LAUREL COUNTY, Ky. —
With reports of contaminated food over recent years, it was without too much thought I agreed with my husband that raising our own food was a great idea.
Thus, in 2008, we began a farming experience that has generated a multitude of memories over the past four years.
We began the ‘farm’ by purchasing some pigs, then purchased our first cow sometime later. With recalls of beef and other food products during the early part of the 21st century, I was convinced raising our own food was the best idea. That way, if we did suffer from food poisoning or contamination, at least we would have an idea of where it originated. The chickens came in 2010 after the egg contamination struck the U.S.
However, obtaining animals required feeding and watering. I quickly learned that heaving a 50-pound bag of feed was extremely difficult. Carrying a five gallon bucket of water for more than 100 yards was also a challenge. Thus, the purchase of three 50-feet water hoses and locating a large feed barrel close by eased that problem.
Farming has further enhanced my awareness I am neither technology savvy nor mechanically inclined. While my lack of computer skills has always been a joke around the office here, my capacity for mechanical functions is even worse.
With farming and gardening comes equipment that is gas-generated and requires strong muscles. While buying the gas is simple but costly, starting the equipment is a different story.

--- Problems ---
1) In the farming column, write out the stretch from "LAUREL COUNTY, Ky." through "a great idea." again, replacing "husband" with "spouse".
2) Condense the paragraph of the farming column beginning "However, obtaining animals required" into a shorter version that keeps its main facts.
3) According to the farming column, in what year did the chickens arrive?

--- Given entries ---
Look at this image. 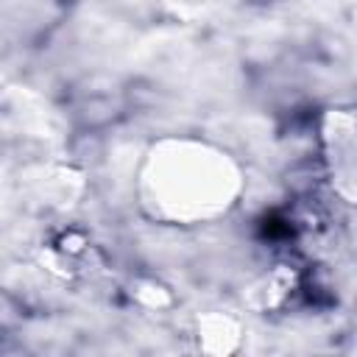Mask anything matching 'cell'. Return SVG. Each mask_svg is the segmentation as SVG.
<instances>
[{
  "label": "cell",
  "mask_w": 357,
  "mask_h": 357,
  "mask_svg": "<svg viewBox=\"0 0 357 357\" xmlns=\"http://www.w3.org/2000/svg\"><path fill=\"white\" fill-rule=\"evenodd\" d=\"M265 234L268 237H282V234H287V226H282V220L271 218V220H265Z\"/></svg>",
  "instance_id": "6da1fadb"
}]
</instances>
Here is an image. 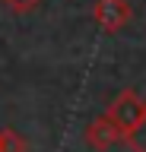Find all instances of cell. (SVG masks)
Returning a JSON list of instances; mask_svg holds the SVG:
<instances>
[{"label": "cell", "mask_w": 146, "mask_h": 152, "mask_svg": "<svg viewBox=\"0 0 146 152\" xmlns=\"http://www.w3.org/2000/svg\"><path fill=\"white\" fill-rule=\"evenodd\" d=\"M83 136H86V142L92 149H98V152H105V149H111V146H117V142H124V130H121L108 114H98L95 121H89L86 130H83Z\"/></svg>", "instance_id": "3"}, {"label": "cell", "mask_w": 146, "mask_h": 152, "mask_svg": "<svg viewBox=\"0 0 146 152\" xmlns=\"http://www.w3.org/2000/svg\"><path fill=\"white\" fill-rule=\"evenodd\" d=\"M134 19V7L130 0H95L92 3V22H95L102 32L114 35Z\"/></svg>", "instance_id": "2"}, {"label": "cell", "mask_w": 146, "mask_h": 152, "mask_svg": "<svg viewBox=\"0 0 146 152\" xmlns=\"http://www.w3.org/2000/svg\"><path fill=\"white\" fill-rule=\"evenodd\" d=\"M0 152H29V142L13 127H0Z\"/></svg>", "instance_id": "4"}, {"label": "cell", "mask_w": 146, "mask_h": 152, "mask_svg": "<svg viewBox=\"0 0 146 152\" xmlns=\"http://www.w3.org/2000/svg\"><path fill=\"white\" fill-rule=\"evenodd\" d=\"M105 114L124 130V136H127V133L140 124V117L146 114V98L136 92V89H121V92L111 98V104L105 108Z\"/></svg>", "instance_id": "1"}, {"label": "cell", "mask_w": 146, "mask_h": 152, "mask_svg": "<svg viewBox=\"0 0 146 152\" xmlns=\"http://www.w3.org/2000/svg\"><path fill=\"white\" fill-rule=\"evenodd\" d=\"M124 142H127L130 152H146V114L140 117V124H136L134 130L124 136Z\"/></svg>", "instance_id": "5"}, {"label": "cell", "mask_w": 146, "mask_h": 152, "mask_svg": "<svg viewBox=\"0 0 146 152\" xmlns=\"http://www.w3.org/2000/svg\"><path fill=\"white\" fill-rule=\"evenodd\" d=\"M3 7L10 10V13H32V10H38L41 7V0H3Z\"/></svg>", "instance_id": "6"}]
</instances>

--- Solution list ---
1)
LAUREL COUNTY, Ky. —
With reports of contaminated food over recent years, it was without too much thought I agreed with my spouse that raising our own food was a great idea.

2) Caring for the animals meant feeding and watering them. A 50-pound feed bag was very hard to lift, and carrying a five-gallon water bucket over 100 yards was difficult. Buying three 50-foot hoses and placing a large feed barrel nearby solved the problem.

3) 2010